Ventura reached a settlement with Combs for an undisclosed figure in November, one day after the lawsuit was filed.

After the settlement, one of Combs' lawyers, Ben Brafman, issued a statement declaring Combs' innocence. He told NPR: "Just so we're clear, a decision to settle a lawsuit, especially in 2023, is in no way an admission of wrongdoing. Mr. Combs' decision to settle the lawsuit does not in any way undermine his flat-out denial of the claims. He is happy they got to a mutual settlement and wishes Ms. Ventura the best."

NPR's request for comment from Combs' attorney on Sunday was not immediately returned.

In a written statement provided to NPR on Friday afternoon, Ventura's attorney, Douglas Wigdor, said: "The gut-wrenching video has only further confirmed the disturbing and predatory behavior of Mr. Combs. Words cannot express the courage and fortitude that Ms. Ventura has shown in coming forward to bring this to light."

Wigdor did not immediately reply on Sunday to a request for comment on Combs' Instagram post.

Combs faces several lawsuits from named and unnamed plaintiffs alleging assault, rape and other misconduct.

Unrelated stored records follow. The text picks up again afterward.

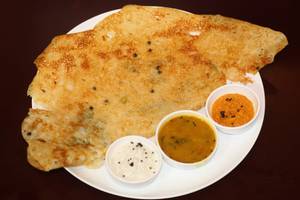 Rava Dosa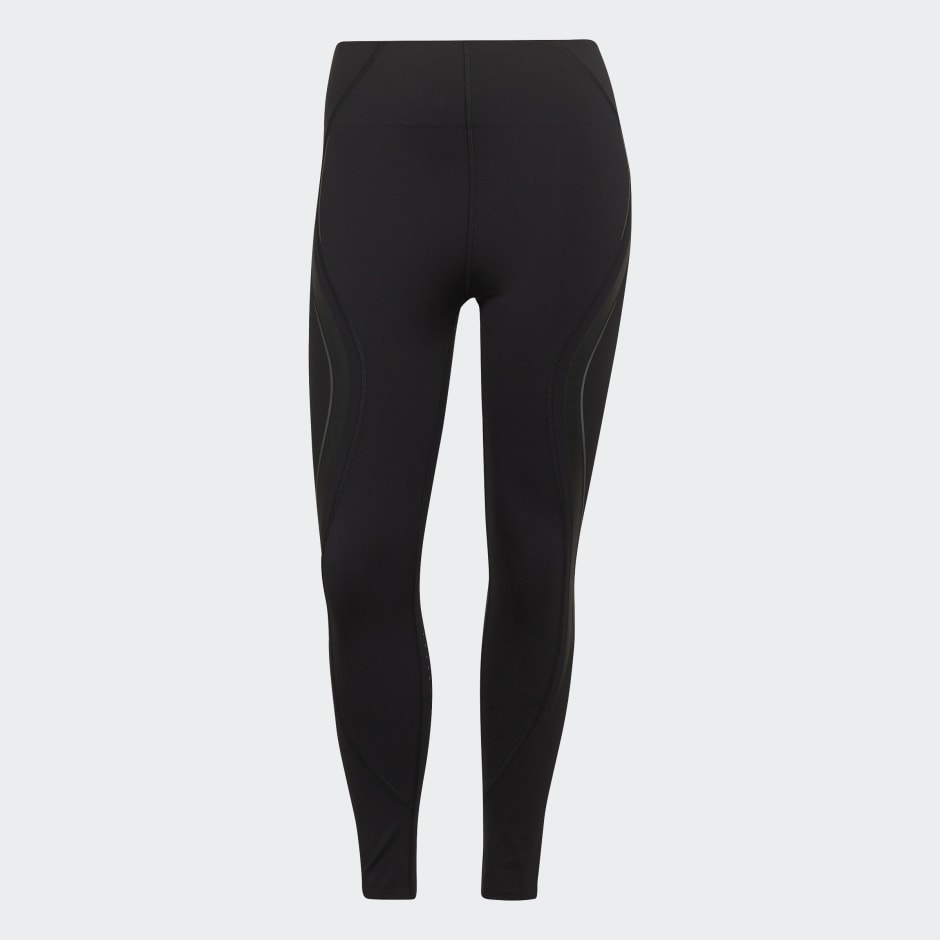 adidas Performance Tailored Hiit Luxe Training Leggings - Leggings & Tights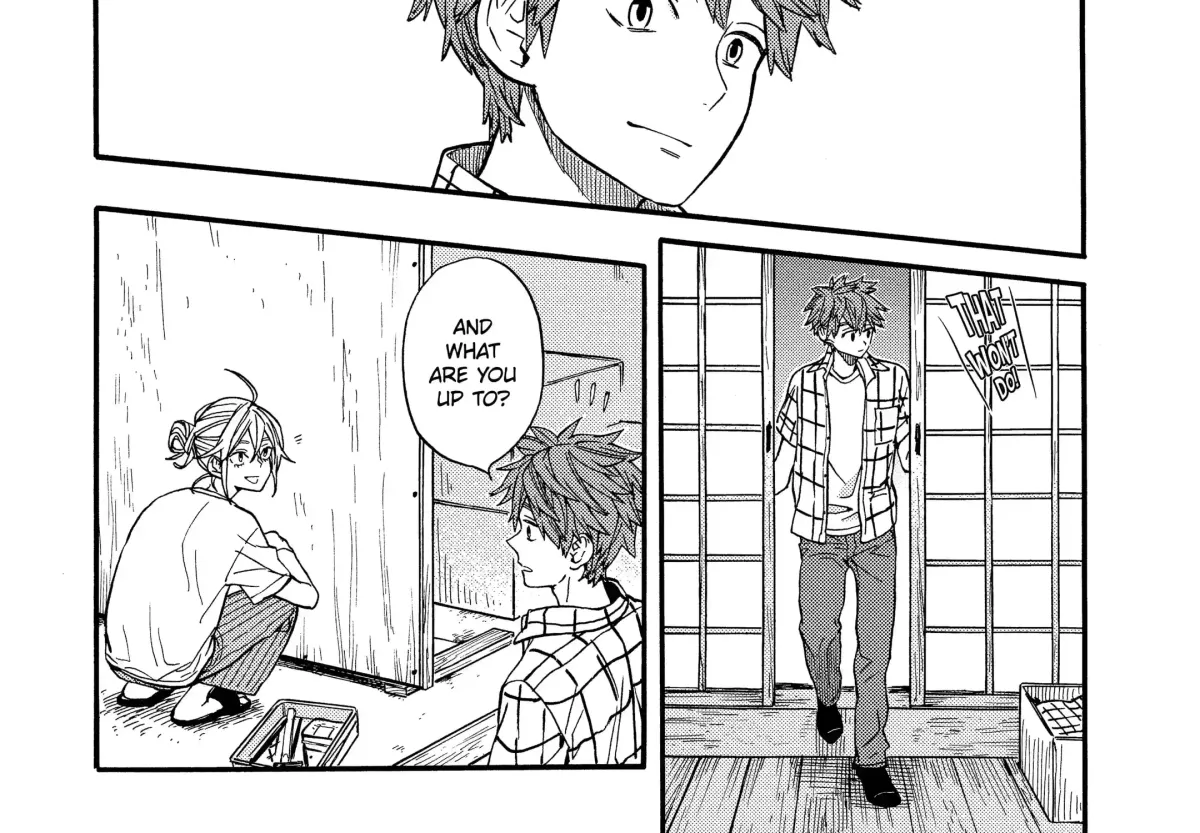 Read A-Teen chapter 39 image 7 on Lezhin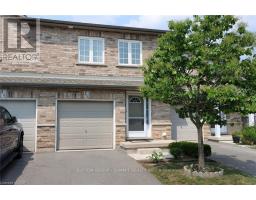 25 - 1771 UPPER WENTWORTH STREET, Hamilton, Ontario
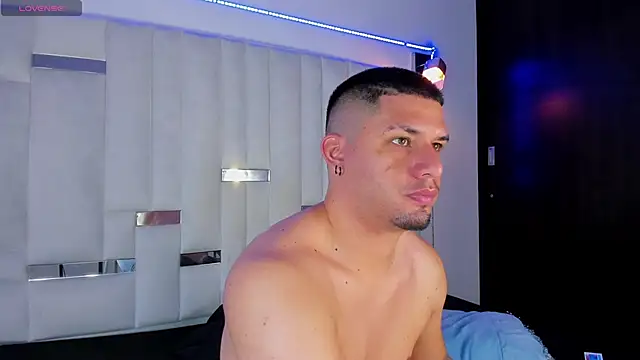 Snapshot of Jacob19_ chatting on 09/26/25, 11:47 Jacob19  online show from 09/26/25, 11:47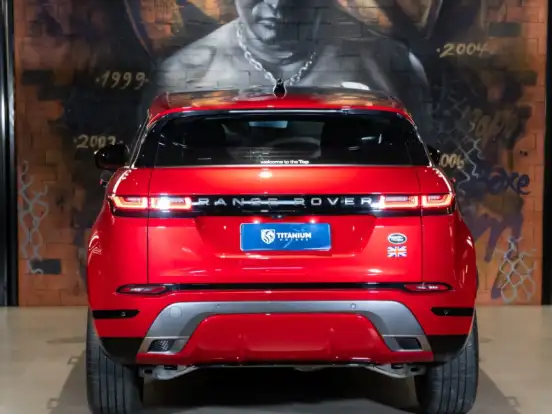 LAND ROVER-RANGE ROVER EVOQUE-2.0 P250 FLEX R-DYNAMIC HSE AWD AUTOMÁTICO LAND ROVER-RANGE ROVER EVOQUE-2023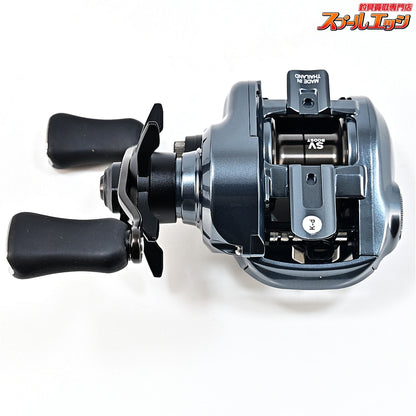 【ダイワ】 25タトゥーラ SV TW 100XHL DAIWA TATULA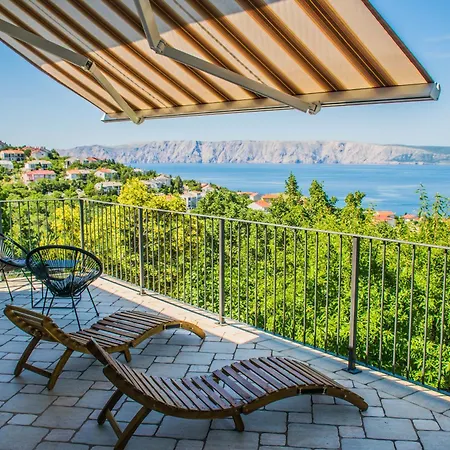 Appartement Vincent Klenovica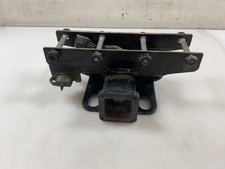 Jeep Wrangler Jk Rear 2 In Hitch Receiver 2007-2013 2014 2015 2016 2017 Jeep Wrangler Jk Rear 2 In Hitch Receiver 2007-2013 2014 2015 2016 2017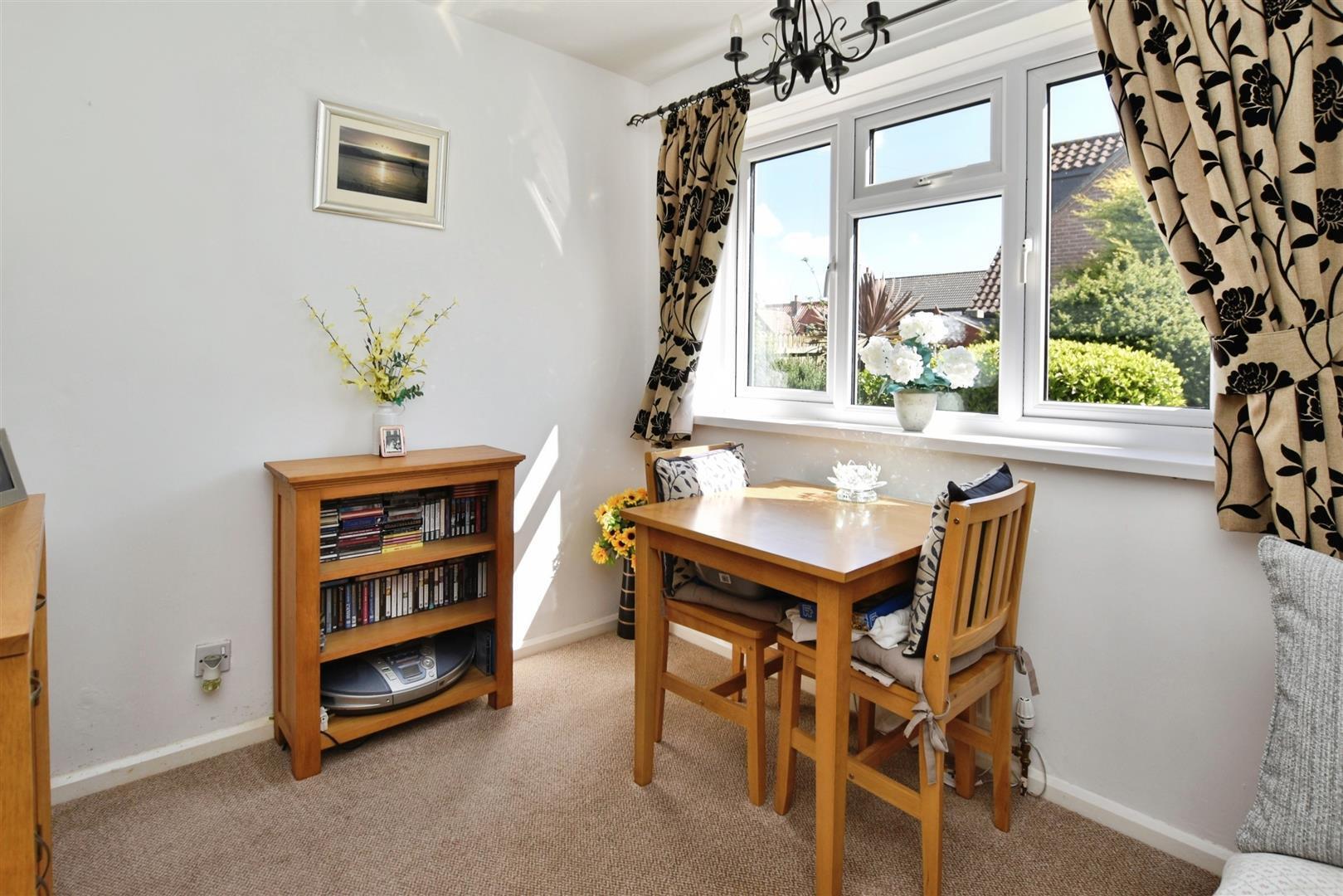 Manderville Close, Hedon Image 7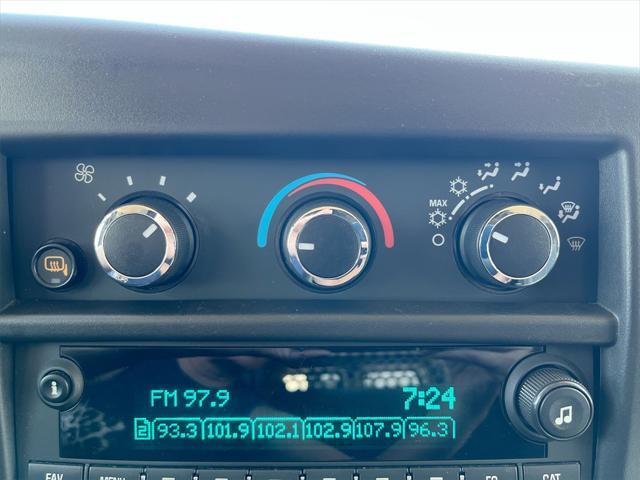 used 2024 GMC Savana 2500 car, priced at $38,500
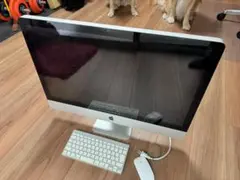 iMac 中古　現状売りのサムネイル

In March, federal agents raided homes associated with Combs in Los Angeles and Miami in what authorities at the time referred to as "an ongoing investigation."

On Saturday, the Los Angeles County District Attorney's Office said it was aware of the video and while it found the images "extremely disturbing and difficult to watch," if the incident occurred in 2016, "unfortunately we would be unable to charge as the conduct would have occurred beyond the timeline where a crime of assault can be prosecuted."

The statement said that law enforcement has not presented a case against Combs for the attack depicted in the video, "but we encourage anyone who has been a victim or witness to a crime to report it to law enforcement or reach out to our office for support from our Bureau of Victims Services."